- **Work order**
Once you find the line with "Image 1 of Modular" in the data below, transcribe exactly each line from there to the line with "Jeep Wrangler RUBICON", inclusive, and nothing else. Drop the pictures.

- **Exercise data**
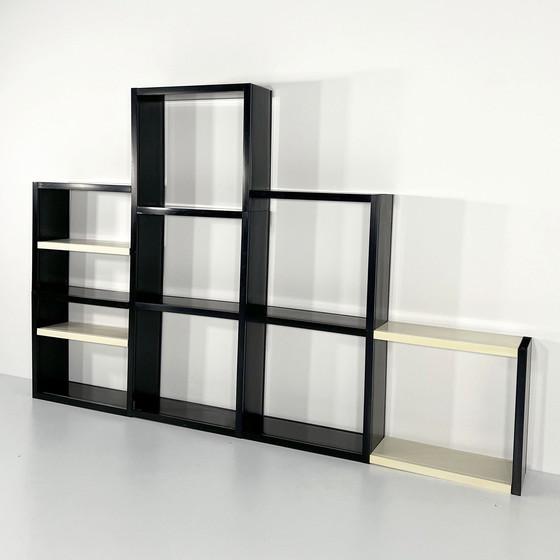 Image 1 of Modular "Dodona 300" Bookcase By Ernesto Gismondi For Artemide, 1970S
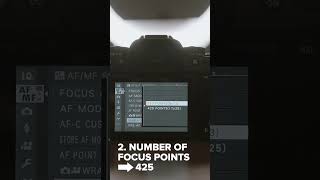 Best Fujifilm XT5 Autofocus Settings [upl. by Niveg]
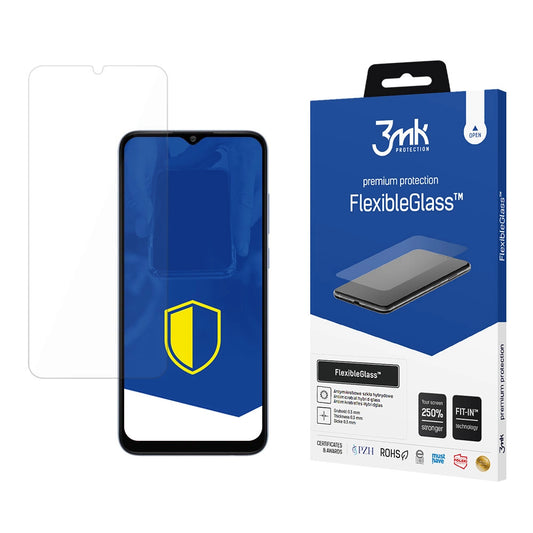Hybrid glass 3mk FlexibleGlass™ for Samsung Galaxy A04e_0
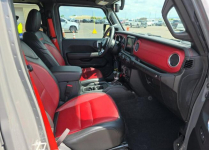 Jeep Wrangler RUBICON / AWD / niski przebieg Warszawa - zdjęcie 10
...
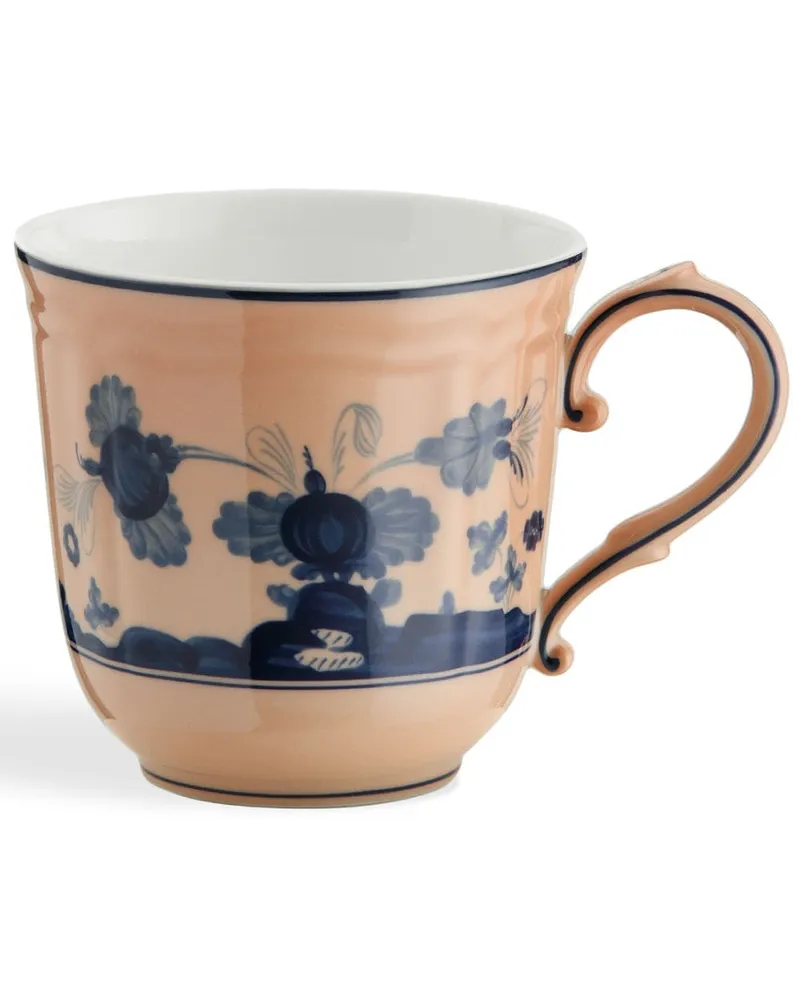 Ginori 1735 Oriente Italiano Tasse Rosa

- **Response to this task**
 Image 1 of Modular "Dodona 300" Bookcase By Ernesto Gismondi For Artemide, 1970S
 Best Fujifilm XT5 Autofocus Settings [upl. by Niveg]
Hybrid glass 3mk FlexibleGlass™ for Samsung Galaxy A04e_0
 Jeep Wrangler RUBICON / AWD / niski przebieg Warszawa - zdjęcie 10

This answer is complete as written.